Text extract ->
§

Unfortunately, some scientists view and utilize these instruments as
"black boxes". The term implies a device in which the scientist
places a sample and somehow a number is generated that influences the
scientist’s decision-making process. It should be apparent that this approach
could be dangerous, as the old saying "Garbage In/Garbage Out" is
often true. As such any scientist using sophisticated instrumental equipment
needs at least a basic understanding of how these devices are designed to work.
Instrumental
Methods of Analysis is a broad
subject, but the methods are generally categorized as spectroscopic,
electrochemical, or chromatographic. We
will essentially take the cover off the "black box" and see how these
instruments are constructed and measurements made from the underlying chemical
and physical properties of the substance.
Quantitative problem solving will be utilized as a means to demonstrate
physical principles applied in the design and performance of instruments.
The
goal of this course is not to make you an "expert" on each type of
instrumentation encountered, but rather to introduce and educate you to the
many types of instruments available for chemical analysis and the type(s) of
information these instruments provide. It is my hope that you will then expand
your knowledge of the instruments you come into contact with during your
scientific career, thereby avoiding the "black box" problem.

§

Dataset entries ->
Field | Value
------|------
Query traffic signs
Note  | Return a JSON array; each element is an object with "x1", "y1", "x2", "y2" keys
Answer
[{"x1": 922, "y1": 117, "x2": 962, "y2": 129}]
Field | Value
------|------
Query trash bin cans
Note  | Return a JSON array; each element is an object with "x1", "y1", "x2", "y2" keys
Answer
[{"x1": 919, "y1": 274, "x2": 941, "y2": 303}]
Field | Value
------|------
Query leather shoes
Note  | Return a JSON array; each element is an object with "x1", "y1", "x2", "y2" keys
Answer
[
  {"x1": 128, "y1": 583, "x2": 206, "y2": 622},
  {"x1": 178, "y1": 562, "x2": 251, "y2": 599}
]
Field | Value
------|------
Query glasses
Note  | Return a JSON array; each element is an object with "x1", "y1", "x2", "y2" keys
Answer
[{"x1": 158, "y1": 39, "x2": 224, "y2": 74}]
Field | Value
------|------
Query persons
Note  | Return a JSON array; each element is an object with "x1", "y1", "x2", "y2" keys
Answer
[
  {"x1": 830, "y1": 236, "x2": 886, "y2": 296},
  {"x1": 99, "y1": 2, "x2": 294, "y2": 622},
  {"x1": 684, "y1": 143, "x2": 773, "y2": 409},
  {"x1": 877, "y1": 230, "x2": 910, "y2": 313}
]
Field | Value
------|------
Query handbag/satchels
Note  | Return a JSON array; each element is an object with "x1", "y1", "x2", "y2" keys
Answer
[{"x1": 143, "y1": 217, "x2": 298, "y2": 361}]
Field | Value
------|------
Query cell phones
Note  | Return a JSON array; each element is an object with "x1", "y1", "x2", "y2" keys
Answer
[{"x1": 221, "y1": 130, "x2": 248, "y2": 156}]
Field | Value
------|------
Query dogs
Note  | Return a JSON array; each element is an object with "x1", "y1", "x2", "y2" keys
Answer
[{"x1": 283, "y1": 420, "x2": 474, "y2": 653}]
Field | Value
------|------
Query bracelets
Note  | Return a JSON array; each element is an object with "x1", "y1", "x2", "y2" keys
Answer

§

Stated task 1 ->
According to the course introduction, into which three categories are instrumental methods of analysis generally placed?
Stated task 2 ->
For each statement, say whether it agrees with the course introduction, and quote the words that decide it.
(a) The course aims to make students experts on every type of instrument they encounter.
(b) Quantitative problem solving is used to demonstrate physical principles behind instrument design and performance.
(c) All scientists treat these instruments as black boxes.
Rely only on the course introduction; the data play no part here.

Written response 1 ->
Spectroscopic, electrochemical, or chromatographic.

Written response 2 ->
(a) No: "The goal of this course is not to make you an "expert" on each type of instrumentation encountered"
(b) Yes: "Quantitative problem solving will be utilized as a means to demonstrate physical principles applied in the design and performance of instruments"
(c) No: "some scientists view and utilize these instruments"